• [Task input]:
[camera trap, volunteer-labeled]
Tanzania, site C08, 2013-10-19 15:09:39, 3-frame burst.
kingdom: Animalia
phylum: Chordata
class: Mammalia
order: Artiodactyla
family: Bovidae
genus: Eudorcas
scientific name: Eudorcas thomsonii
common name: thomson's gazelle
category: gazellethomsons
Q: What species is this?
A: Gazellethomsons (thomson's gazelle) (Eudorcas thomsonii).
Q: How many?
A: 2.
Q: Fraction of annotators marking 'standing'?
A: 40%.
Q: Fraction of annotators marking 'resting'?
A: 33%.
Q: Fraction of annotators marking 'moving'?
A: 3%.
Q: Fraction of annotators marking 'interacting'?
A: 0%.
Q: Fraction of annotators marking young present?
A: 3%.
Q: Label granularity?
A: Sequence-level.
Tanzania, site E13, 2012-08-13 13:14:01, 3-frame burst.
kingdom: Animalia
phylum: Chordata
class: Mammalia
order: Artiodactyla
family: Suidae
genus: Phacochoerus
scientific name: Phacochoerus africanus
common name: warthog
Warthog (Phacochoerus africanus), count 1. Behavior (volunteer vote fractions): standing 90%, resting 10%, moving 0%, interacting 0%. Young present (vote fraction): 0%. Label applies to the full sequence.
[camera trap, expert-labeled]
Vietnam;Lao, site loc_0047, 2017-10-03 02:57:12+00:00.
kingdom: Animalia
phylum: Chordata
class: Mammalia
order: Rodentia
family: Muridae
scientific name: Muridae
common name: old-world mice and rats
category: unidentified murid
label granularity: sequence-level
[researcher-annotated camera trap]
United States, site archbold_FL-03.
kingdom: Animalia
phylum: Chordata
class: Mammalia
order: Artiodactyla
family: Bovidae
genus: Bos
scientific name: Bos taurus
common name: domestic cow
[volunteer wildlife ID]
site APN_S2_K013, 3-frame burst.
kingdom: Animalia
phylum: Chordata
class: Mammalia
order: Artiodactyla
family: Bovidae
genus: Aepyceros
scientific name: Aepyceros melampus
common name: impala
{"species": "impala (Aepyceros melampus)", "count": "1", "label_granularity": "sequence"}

• [Description of the task]: Find the lines of the material that contain the word "trap" and report only how many there are.

• [Written answer]: 3